With the launch of the Roku Channel for the web in the United States, consumers now have free access via PCs, mobile phones and tablets, according to a company press release. Consumers can visit TheRokuChannel.com to begin streaming once they log in or create a Roku account.

Also, Roku is beginning the roll out of a navigation change to the Roku home screen called “Featured Free,” which provides users with direct links to free content from The Roku Channel, ABC, The CW, CW Seed, FOX, Freeform, Pluto TV, Sony Crackle, Tubi and more. Featured Free includes the in-season episodes of top network shows, full past-season catch-ups and more.

“We want to be the best destination for free streaming entertainment. We’re delighted to deliver even more value to our customers without subscriptions, complicated logins or fees,” said Rob Holmes, Roku’s VP of programming and engagement, in a statement. “By expanding The Roku Channel to the Web, we’re broadening the access points to high-quality, free streaming entertainment. With Featured Free, we’re making it easy for our customers to see the great, free content already available on the Roku platform in one place, while creating value for our content providers by connecting them with Roku’s growing audience.”

Launched last fall, The Roku Channel is currently the No. 5 most popular streaming channel on the Roku platform based on active account reach, according to the press release.

In addition, The Roku Channel app has begun rolling out to select Samsung smart TVs.

Featured Free is available domestically through a phased software roll out over the coming weeks.

Roku also reported its financial results for the second quarter. “Q2 revenue and gross profit came in ahead of our outlook, driven by strong Platform revenue growth and player demand that exceeded our expectations,” read a company letter to shareholders. “Revenue grew 57% year-over-year, our fastest growth rate since Q4 2013. Gross profit, a key performance metric, grew 107% and gross margin expanded 12 percentage points to 50% compared to the prior year period.”

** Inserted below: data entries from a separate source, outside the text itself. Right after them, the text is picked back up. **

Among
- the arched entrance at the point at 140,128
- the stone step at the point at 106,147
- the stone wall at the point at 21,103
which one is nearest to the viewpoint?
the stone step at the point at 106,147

In other Roku news, studio Gunpowder & Sky announced  DUSTx, a free destination for science fiction content that will be available on all Roku devices starting Aug. 18.

It kicks off with more than 20 films, 30 series and 200 of short films. Titles include Bill & Ted’s Excellent Adventure; Paycheck, based on Philip K. Dick’s short story and starring Ben Affleck; A Scanner Darkly, the 2006 animated sci-fi thriller directed by Richard Linklater, based on Philip K. Dick’s novel of the same name, and starring Keanu Reeves, Robert Downey Jr., Woody Harrelson and Winona Ryder; “Beyond Westworld,” the 1980 television series based on the Michael Crichton helmed film Westworld; and “Mystery Science Theater 3000,” the 1988 cult-favorite comedy series created by Joel Hodgson.

A division of Gunpowder & Sky, DUST operates channels that are available on multiple platforms, including YouTube, Facebook, VRV, Pluto and Xumo. Through its partnership with USC’s School of Cinematic Arts, DUST recently premiered the George Lucas 1967 short film, Electronic Labyrinth: THX 1138 4EB, followed by legendary filmmaker Robert Zemeckis’ 1972 student short film The Lift.

“Since DUST’s inception, our mission has been to build a contemporary sci-fi brand,” said Floris Bauer, co-founder and president, Gunpowder & Sky, in a statement. “Today, DUST has a thriving community of more than 2 million fans, showcasing varying content from up-and-coming creators to masters like George Lucas and Robert Zemeckis. We are also producing and releasing original feature films and TV series under the DUST label. Having our own premium channel, and launching DUSTx, marks a natural and significant next step in the evolution of the brand.”